──────── Texto de lectura

Con frecuencia nos herimos a nosotros mismos y también unos a otros, justamente por querer eliminar el dolor de nuestro camino. Por eso es tan importante que escuchemos nuestros sentimientos, que prestemos oído a los impulsos de nuestro corazón. Entonces nos habla el Espíritu Santo.

domingo, 24 de junio de 2012

NACIMIENTO DE JUAN EL BAUTISTA




EVANGELIO
Lc 1, 57-66. 80
Evangelio de nuestro Señor Jesucristo según san Lucas.
Cuando llegó el tiempo en que Isabel debía ser madre, dio a luz un hijo. Al enterarse sus vecinos y parientes de la gran misericordia con que Dios la había tratado, se alegraban con ella. A los ocho días, se reunieron para circuncidar al niño, y querían llamarlo Zacarías, como su padre; pero la madre dijo: "No, debe llamarse Juan". Ellos le decían: "No hay nadie en tu familia que lleve ese nombre". Entonces preguntaron por señas al padre qué nombre quería que le pusieran. Éste pidió una pizarra y escribió: "Su nombre es Juan". Todos quedaron admirados, y en ese mismo momento, Zacarías recuperó el habla y comenzó a alabar a Dios. Este acontecimiento produjo una gran impresión entre la gente de los alrededores, y se lo comentaba en toda la región montañosa de Judea. Todos los que se enteraron guardaban este recuerdo en su corazón y se decían: "¿Qué llegará a ser este niño?". Porque la mano del Señor estaba con él. El niño iba creciendo y se fortalecía en su espíritu; y vivió en lugares desiertos hasta el día en que se manifestó a Israel.

────────────────
──────── Extracto de datos

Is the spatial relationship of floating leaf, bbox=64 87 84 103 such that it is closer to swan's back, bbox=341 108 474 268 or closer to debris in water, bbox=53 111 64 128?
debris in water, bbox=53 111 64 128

────────────────

• [Instrucciones de trabajo]:
**A.** Responde según el texto sobre el nacimiento de Juan el Bautista:
(i) ¿Qué nombre querían darle al niño los vecinos y parientes?
(ii) ¿Qué escribió el padre en la pizarra?
(iii) ¿Dónde vivió el niño hasta el día en que se manifestó a Israel?
**B.** Traduce al inglés esta oración del texto sobre el nacimiento de Juan el Bautista: "Todos quedaron admirados, y en ese mismo momento, Zacarías recuperó el habla y comenzó a alabar a Dios."
**C.** Retoma el texto sobre el nacimiento de Juan el Bautista justo después de su última oración y continúalo.

• [Resultados]:
**A.**
(i) Zacarías, como su padre.
(ii) "Su nombre es Juan".
(iii) En lugares desiertos.

**B.** Everyone was amazed, and at that very moment Zechariah regained his speech and began to praise God.

**C.**
Palabra del Señor.

La importancia de llamarse Juan
La tendencia de hacer a los hijos iguales a sus padres, llamándolos con el mismo nombre, se ve que es cosa que viene de lejos. También en el Israel de los tiempos de Jesús existía esta costumbre. Sin embargo, no hay semejanzas ni parentescos que puedan anular o disminuir la irrepetible originalidad de cada uno. De ahí la importancia del gesto de Zacarías, secundando a su mujer Isabel, de darle a su hijo el hombre de Juan. Zacarías significa “El Señor se acuerda”; y, aunque ese nombre tiene sentido en la situación de un hijo inesperado en la vejez, le cuadra mejor a sus padres, pues tiene una inevitable referencia al pasado. El nombre de Juan, “Dios es propicio” (o misericordioso), y también “Don de Dios”, habla de la inminencia de la novedad que Juan habrá de preparar. Zacarías, viejo y mudo, es una buena imagen del Antiguo Testamento, que apenas tiene ya nada que decir, pero que recibe todavía fuerzas para dar un último fruto que pondrá punto final a esa larga historia del Dios de las promesas, depositadas en Israel a favor de toda la humanidad, y dará el testigo a una época nueva, la del cumplimiento. Al darle el nombre de Juan, Zacarías intuye una novedad que el Bautista no inaugura, pero a la que abre el camino en la inminencia de su venida.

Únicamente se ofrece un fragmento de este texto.